I focus on his handwriting on it in blue ink: “My last cookie.”
I used an art knife like a surgeon to remove the packaging and preserve it. I spent three days eating small sections of the cookie, because I didn’t want to see it disappear after he his first visit ended. It was double chocolate.
As I separate notes, a red foil heart is partially covered at the bottom.
Our first Valentine’s Day was spent apart. I came home from class and unpacked the strawberry chocolate bar I saved from him from his trip over in January. It melted in my mouth as I tried to ignore the calendar days in my head. We were dating two months. I remembered how animated he was in person as I saw his face on my screen. I told him I loved him. It wasn’t the first time or the last.
A boarding pass with water and ink stains catches my eye.
24 May. Charlotte, NC to Frankfurt. Departs 4:35 p.m.
My first time flying, he flew back to the U.S. to accompany me to Germany.

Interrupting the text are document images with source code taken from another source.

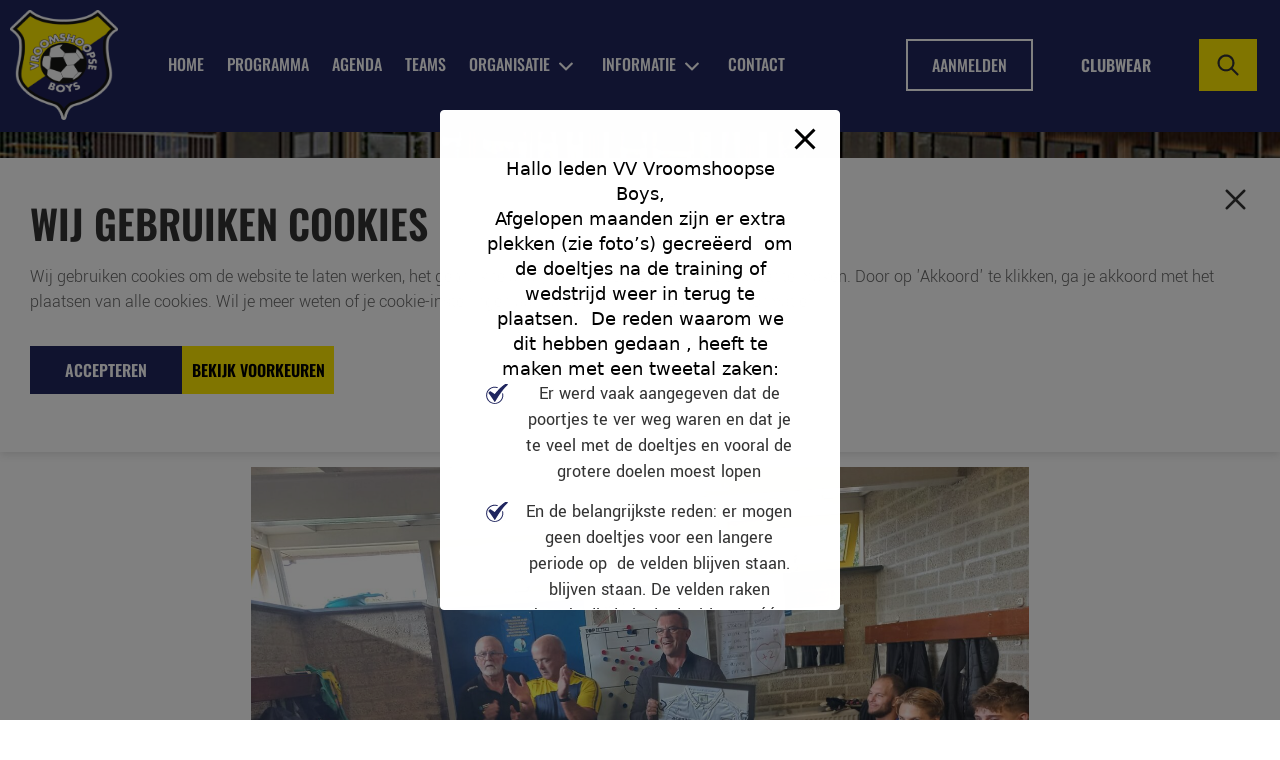

--- FILE ---
content_type: image/svg+xml
request_url: https://vvvroomshoopseboys.nl/wp-content/themes/vroomhoopse/assets/images/list_icon.svg
body_size: 1912
content:
<?xml version="1.0" encoding="utf-8"?>
<!-- Generator: Adobe Illustrator 19.0.0, SVG Export Plug-In . SVG Version: 6.00 Build 0)  -->
<svg version="1.1" id="Layer_1" xmlns="http://www.w3.org/2000/svg" xmlns:xlink="http://www.w3.org/1999/xlink" x="0px" y="0px"
	 width="22px" height="20px" viewBox="0 0 22 20" style="enable-background:new 0 0 22 20;" xml:space="preserve">
<style type="text/css">
	.Drop_x0020_Shadow{fill:none;}
	.Round_x0020_Corners_x0020_2_x0020_pt{fill:#FFFFFF;stroke:#231F20;stroke-miterlimit:10;}
	.Live_x0020_Reflect_x0020_X{fill:none;}
	.Bevel_x0020_Soft{fill:url(#SVGID_1_);}
	.Dusk{fill:#FFFFFF;}
	.Foliage_GS{fill:#FFDD00;}
	.Pompadour_GS{fill-rule:evenodd;clip-rule:evenodd;fill:#44ADE2;}
	.st0{fill:#20265F;}
</style>
<linearGradient id="SVGID_1_" gradientUnits="userSpaceOnUse" x1="0" y1="0" x2="0.7071" y2="0.7071">
	<stop  offset="0" style="stop-color:#DEDFE3"/>
	<stop  offset="0.1783" style="stop-color:#DADBDF"/>
	<stop  offset="0.3611" style="stop-color:#CECFD3"/>
	<stop  offset="0.546" style="stop-color:#B9BCBF"/>
	<stop  offset="0.7324" style="stop-color:#9CA0A2"/>
	<stop  offset="0.9181" style="stop-color:#787D7E"/>
	<stop  offset="1" style="stop-color:#656B6C"/>
</linearGradient>
<g id="_15-Checked">
	<path id="XMLID_491_" class="st0" d="M8.8,17.9c-0.2,0-0.3-0.1-0.4-0.2C6.8,15,2.6,9.2,2.5,9.2C2.4,9,2.4,8.7,2.6,8.6l1.3-1.3
		C4,7.1,4.3,7.1,4.5,7.2l4.2,2.9c2.8-3.6,5.4-6.1,7.2-7.6c1.9-1.7,3.2-2.4,3.2-2.4c0.1,0,0.2-0.1,0.2-0.1h2.1c0.3,0,0.5,0.2,0.5,0.5
		c0,0.1-0.1,0.3-0.2,0.4c-6,5.3-12.5,16.7-12.5,16.8C9.1,17.8,9,17.9,8.8,17.9L8.8,17.9z"/>
	<path id="XMLID_492_" class="st0" d="M8.7,19.9c-4.7,0-8.6-3.9-8.6-8.6S4,2.7,8.7,2.7c1,0,1.9,0.2,2.8,0.5c0.2,0.1,0.4,0.4,0.3,0.6
		c-0.1,0.2-0.4,0.4-0.6,0.3c-0.8-0.3-1.6-0.4-2.5-0.4c-4.2,0-7.6,3.4-7.6,7.6S4.5,19,8.7,19s7.6-3.4,7.6-7.6c0-0.5-0.1-1-0.2-1.5
		c-0.1-0.3,0.1-0.5,0.4-0.6c0.3-0.1,0.5,0.1,0.6,0.4c0.1,0.6,0.2,1.1,0.2,1.7C17.3,16.1,13.4,19.9,8.7,19.9z"/>
</g>
</svg>


--- FILE ---
content_type: image/svg+xml
request_url: https://vvvroomshoopseboys.nl/wp-content/themes/vroomhoopse/assets/images/brd_arr.svg
body_size: 1774
content:
<?xml version="1.0" encoding="utf-8"?>
<!-- Generator: Adobe Illustrator 19.0.0, SVG Export Plug-In . SVG Version: 6.00 Build 0)  -->
<svg version="1.1" id="Layer_1" xmlns="http://www.w3.org/2000/svg" xmlns:xlink="http://www.w3.org/1999/xlink" x="0px" y="0px"
	 width="13px" height="10px" viewBox="0 0 13 10" style="enable-background:new 0 0 13 10;" xml:space="preserve">
<style type="text/css">
	.Drop_x0020_Shadow{fill:none;}
	.Round_x0020_Corners_x0020_2_x0020_pt{fill:#FFFFFF;stroke:#231F20;stroke-miterlimit:10;}
	.Live_x0020_Reflect_x0020_X{fill:none;}
	.Bevel_x0020_Soft{fill:url(#SVGID_1_);}
	.Dusk{fill:#FFFFFF;}
	.Foliage_GS{fill:#FFDD00;}
	.Pompadour_GS{fill-rule:evenodd;clip-rule:evenodd;fill:#44ADE2;}
	.st0{fill:#FFFFFF;}
</style>
<linearGradient id="SVGID_1_" gradientUnits="userSpaceOnUse" x1="0" y1="0" x2="0.7071" y2="0.7071">
	<stop  offset="0" style="stop-color:#DEDFE3"/>
	<stop  offset="0.1783" style="stop-color:#DADBDF"/>
	<stop  offset="0.3611" style="stop-color:#CECFD3"/>
	<stop  offset="0.546" style="stop-color:#B9BCBF"/>
	<stop  offset="0.7324" style="stop-color:#9CA0A2"/>
	<stop  offset="0.9181" style="stop-color:#787D7E"/>
	<stop  offset="1" style="stop-color:#656B6C"/>
</linearGradient>
<g id="XMLID_1_">
	<g>
		<g>
			<path id="XMLID_3_" class="st0" d="M12.8,4.7L9,0.4C8.9,0.4,8.8,0.3,8.6,0.3H6.1c-0.2,0-0.3,0.1-0.4,0.3C5.6,0.7,5.6,0.9,5.8,1
				l3.6,4L5.8,9C5.6,9.1,5.6,9.3,5.7,9.4c0.1,0.2,0.2,0.3,0.4,0.3h2.6c0.1,0,0.2-0.1,0.3-0.1l3.8-4.3C12.9,5.1,12.9,4.9,12.8,4.7z"
				/>
		</g>
	</g>
	<g>
		<g>
			<path id="XMLID_2_" class="st0" d="M7.2,4.7L3.4,0.4C3.3,0.4,3.2,0.3,3.1,0.3H0.5c-0.2,0-0.3,0.1-0.4,0.3C0.1,0.7,0.1,0.9,0.2,1
				l3.6,4L0.2,9C0.1,9.1,0.1,9.3,0.1,9.4c0.1,0.2,0.2,0.3,0.4,0.3h2.6c0.1,0,0.2-0.1,0.3-0.1l3.8-4.3C7.4,5.1,7.4,4.9,7.2,4.7z"/>
		</g>
	</g>
</g>
</svg>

I stayed at his family’s apartment in a city called Mainz, located 30 minutes from Frankfurt. The area is best known for its wine. The cobblestone roads and mix of old and new architecture with pastel colors downtown gave the atmosphere of a postcard. We had been together for five months, and I was just beginning to experience his home life. I spent three months there. I fell off his mother’s bike twice while riding it in the city, grew accustomed to buses and missing my stops, and tried to resist letting my roots grow too fond of the new soil. I laughed with him about the European police sirens sounding broken and cried when I knew I’d have to leave.

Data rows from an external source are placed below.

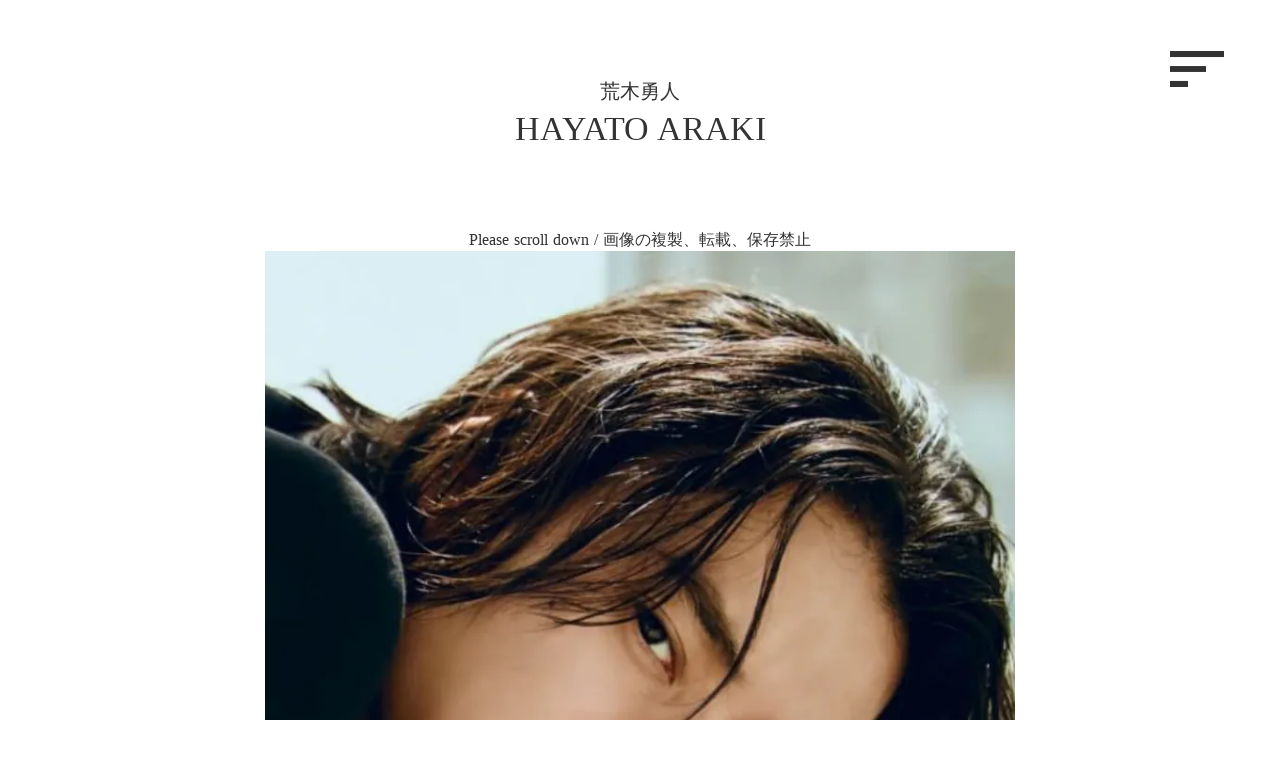

--- FILE ---
content_type: text/plain; charset=utf-8
request_url: https://analytics.studiodesignapp.com/event
body_size: -232
content:
Message published: 17928187608929012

Brittle rose petals from a six-month anniversary I spent with him during that first summer lay scattered on the bottom of the box.
Everything is stained with the scent of the flowers, including the paper where I first wrote his name.
One separate rose stays preserved as a dark dusty red. However, it isn’t from the anniversary bouquet. It has a place tied to it of its own.
It was hot, probably mid-June during my first visit to Germany. Small houses lined the streets of Bretzenheim, a town about 30 minutes from his home, as I walked with him. Everything was silent. Rain started dancing off the pavement, so we ran along the stone walls until we reached a large canopy of leaves. We took cover there.
The drops melted into the ground, then stopped falling. As we found our way back home, he picked a rose off from over a gate and put it in my hair. Time made it smell sweeter.
I look down into the box, and an empty packet of tea lays looking out of place.
He brewed a cup for me whenever I didn’t feel well. Three days before I had to leave that first summer, I wasn’t able to eat anything. Peppermint helped, but now it tastes like waking up early to catch a plane with knots in my stomach.
I gently set everything back inside, and pick up the lid to close it again. I’m careful not to crush anything.
I look down at my hand and realize my ring is already a year old. My next flight date is May 15.